Friday, 18 October 2019

The state of the global economy


The state of the global economy

Some U.S. economy watchers worry openly about the prospect of a recession. At the same time, some global economy watchers, such as those about to gather for the annual meetings of the International Monetary Fund in Washington this week, have been just as worried about a global recession.

This should be no surprise even to those who focus heavily on the United States. For months, the Federal Reserve has expressed open anxiety about potential weakness here, but has identified as the causes of its worries the trade war, and economic weakness overseas. The Chinese economy has been in a long, soft fall for years, which weighs on global growth. 

Beyond that economic shakiness that was already in place just about everywhere, the U.S.-induced trade war has been dragging down pretty much all economic activity around the globe. As a result of the trade conflict, the U.S. economy is hurting, the Chinese economy is hurting, and when the world’s two largest economies are sneezing, there’s a good chance that everyone will catch a cold.

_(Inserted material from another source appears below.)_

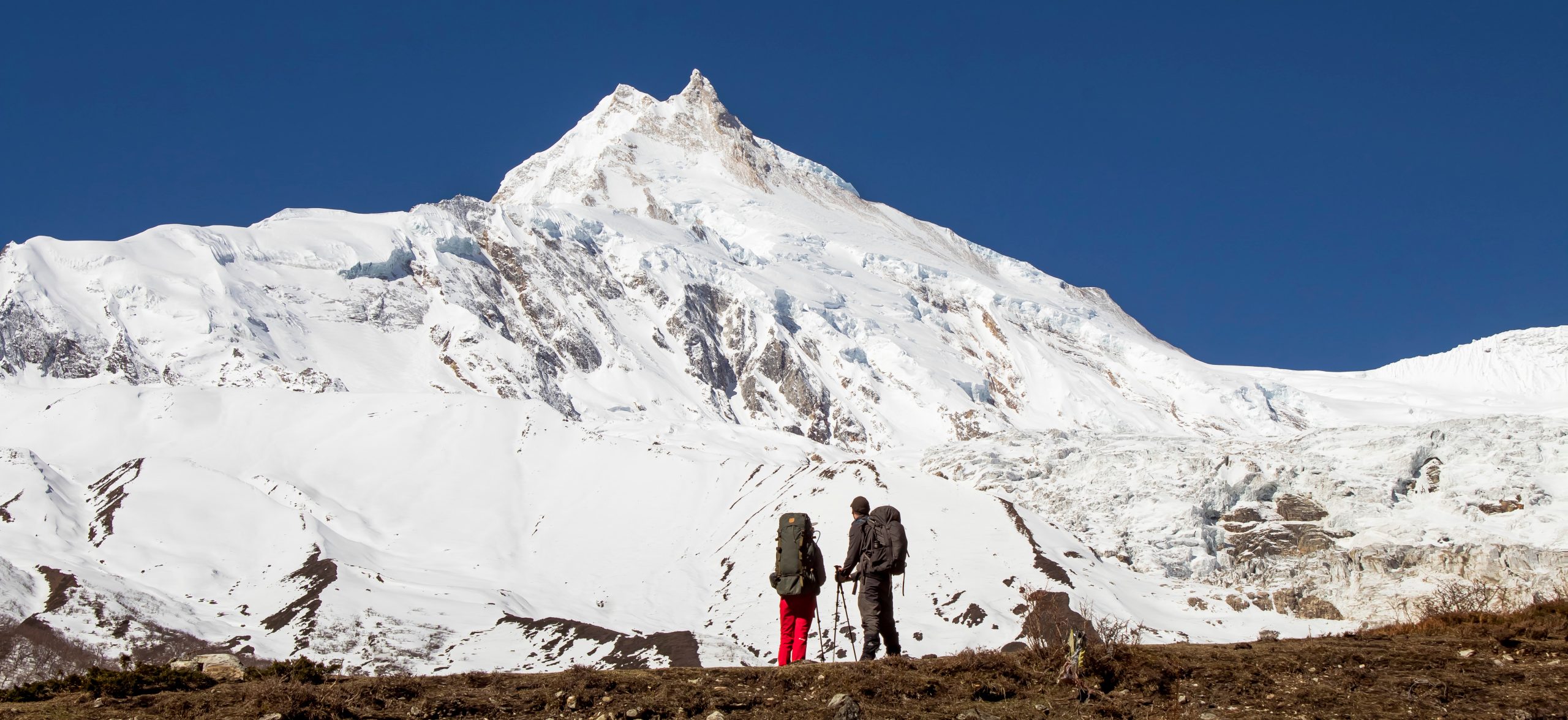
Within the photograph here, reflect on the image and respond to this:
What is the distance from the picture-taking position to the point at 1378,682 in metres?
9.88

But what exactly is a “global recession?” A “recession” in the United States is officially called by an institution known as the “Business Cycle Dating Committee,” which is organized by the National Bureau of Economic Research. The committee considers a wide range of economic indicators, including but not limited to the inflation-adjusted gross domestic product (GDP). There has long been a shorthand definition of recession as two consecutive quarters of absolute decline of the GDP, but that has never been the official criterion.

There is no equivalent official arbiter of global recession. And for that matter, the global GDP has no official publisher, but is estimated by several observers, including The Conference Board. Given the large number and the diversity of the nations on the globe, actual decline in the global GDP would be extraordinary. There are almost always enough national economies growing to keep the global average above zero. In recent decades, only the global financial crisis saw an absolute decline in global output. So as a rule of thumb, in the absence of definitive data and defining authorities, a global recession is widely considered to be period of growth in the world GDP less than 2 percent at an annual rate.

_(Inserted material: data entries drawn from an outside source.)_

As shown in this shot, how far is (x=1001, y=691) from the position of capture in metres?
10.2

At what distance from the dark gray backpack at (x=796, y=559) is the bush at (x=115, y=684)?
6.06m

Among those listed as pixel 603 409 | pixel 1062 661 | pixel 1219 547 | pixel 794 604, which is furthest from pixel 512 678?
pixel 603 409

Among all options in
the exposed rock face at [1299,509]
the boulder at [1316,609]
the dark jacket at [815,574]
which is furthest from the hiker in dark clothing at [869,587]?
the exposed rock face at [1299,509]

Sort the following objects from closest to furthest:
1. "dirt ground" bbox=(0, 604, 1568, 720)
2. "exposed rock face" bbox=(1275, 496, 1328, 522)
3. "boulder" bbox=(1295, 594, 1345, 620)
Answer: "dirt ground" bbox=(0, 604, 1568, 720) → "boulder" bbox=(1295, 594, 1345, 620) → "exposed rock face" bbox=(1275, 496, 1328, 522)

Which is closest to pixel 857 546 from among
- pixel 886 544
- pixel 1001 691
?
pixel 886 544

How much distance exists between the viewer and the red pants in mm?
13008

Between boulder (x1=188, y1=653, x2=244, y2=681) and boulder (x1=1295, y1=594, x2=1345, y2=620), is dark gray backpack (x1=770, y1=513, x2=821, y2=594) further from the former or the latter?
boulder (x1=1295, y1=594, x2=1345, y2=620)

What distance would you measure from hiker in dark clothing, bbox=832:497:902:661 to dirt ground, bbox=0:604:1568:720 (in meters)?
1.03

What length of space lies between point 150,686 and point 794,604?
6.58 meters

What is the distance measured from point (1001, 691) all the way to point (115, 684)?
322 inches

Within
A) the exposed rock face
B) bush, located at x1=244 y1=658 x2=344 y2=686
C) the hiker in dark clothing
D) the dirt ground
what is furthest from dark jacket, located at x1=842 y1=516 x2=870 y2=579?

Where do we stand? At this time, world GDP is growing at slightly above 2 percent. We are flirting with a “global recession.” But my economic forecasting colleagues believe that the world economy is bottoming out. They have several reasons for optimism. The global Consumer Confidence Index may be the most important indicator. The corresponding CEO Confidence measure is rather dour. Business executives, dealing directly with the trade war and its rising tariffs and prices, are rather downbeat. But historically, when the consumer is optimistic and is willing to spend, even frowning business CEOs cannot stand in their way. And right now, according to the confidence index, global consumers are ready to buy.

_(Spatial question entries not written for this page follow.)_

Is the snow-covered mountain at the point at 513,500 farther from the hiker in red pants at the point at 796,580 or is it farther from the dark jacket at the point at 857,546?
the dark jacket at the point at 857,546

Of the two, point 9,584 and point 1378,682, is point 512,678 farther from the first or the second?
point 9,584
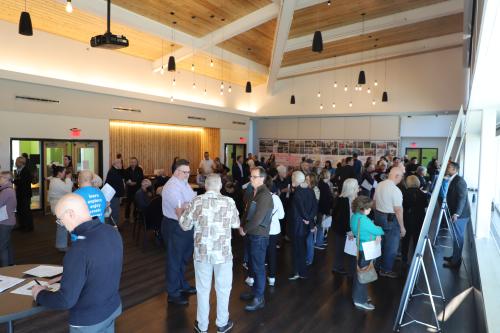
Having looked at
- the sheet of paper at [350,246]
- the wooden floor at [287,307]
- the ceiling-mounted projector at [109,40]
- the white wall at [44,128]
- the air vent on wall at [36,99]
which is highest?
the ceiling-mounted projector at [109,40]

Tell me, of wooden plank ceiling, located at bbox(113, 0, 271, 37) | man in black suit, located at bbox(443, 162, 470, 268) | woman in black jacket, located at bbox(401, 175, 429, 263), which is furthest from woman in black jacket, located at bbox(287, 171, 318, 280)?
wooden plank ceiling, located at bbox(113, 0, 271, 37)

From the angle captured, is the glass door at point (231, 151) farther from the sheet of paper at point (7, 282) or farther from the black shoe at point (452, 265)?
the sheet of paper at point (7, 282)

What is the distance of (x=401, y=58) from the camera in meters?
13.7

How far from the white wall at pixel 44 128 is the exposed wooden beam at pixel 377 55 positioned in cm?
823

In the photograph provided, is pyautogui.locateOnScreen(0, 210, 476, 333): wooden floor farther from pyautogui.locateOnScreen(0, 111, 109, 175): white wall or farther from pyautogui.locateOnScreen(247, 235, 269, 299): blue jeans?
pyautogui.locateOnScreen(0, 111, 109, 175): white wall

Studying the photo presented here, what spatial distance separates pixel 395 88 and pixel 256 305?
40.9 ft

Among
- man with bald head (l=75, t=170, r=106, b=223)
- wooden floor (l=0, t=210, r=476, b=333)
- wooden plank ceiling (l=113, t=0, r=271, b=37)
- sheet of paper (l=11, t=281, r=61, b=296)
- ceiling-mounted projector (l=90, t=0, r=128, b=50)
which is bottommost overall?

The German economy, which is the anchor of Europe, had been quite soft. But growth indicators suggest that Germany hit bottom and is bouncing back. The US economy enjoyed strong job-creation numbers (marginally behind expert expectations, but none the less healthy for this advanced point in the business cycle), which makes it hard to imagine an outright economic downturn anytime soon. China is hobbled by the trade war, but continues to grow. Comparative weakness in Latin America is fully offset by strength in the more developed parts of the world, which is pretty much the opposite of the usual pattern, under which developing countries grow faster.
Which takes us to the United Kingdom. Some would say that the UK is already in a recession, making it one of the weights on a global economy that seems to have the strength, on balance, to just keep its head above water. Prolonged uncertainty and fear of the UK crashing out of the European Union in a “hard Brexit” have weighed on the UK and global economies. If the recent rumors of movement toward a settlement should be borne out, the global economy should be ready to begin an upswing from just short of the 2-percent-growth barrier that generally denotes recession. That would be good news for businesses and consumers everywhere.

Despite some bad luck and some self-inflicted wounds, the leaders of the world economy can gather with at least some collective optimism. Recession can be avoided, and growth can resume, especially if conflicts over Brexit and world trade are resolved. 

Joseph Minarik (@JoeMinarik) is senior vice president at the Committee for Economic Development. He served as chief economist at the Office of Management and Budget under President Clinton and is the coauthor of “Sustaining Capitalism: Bipartisan Solutions to Restore Trust & Prosperity.”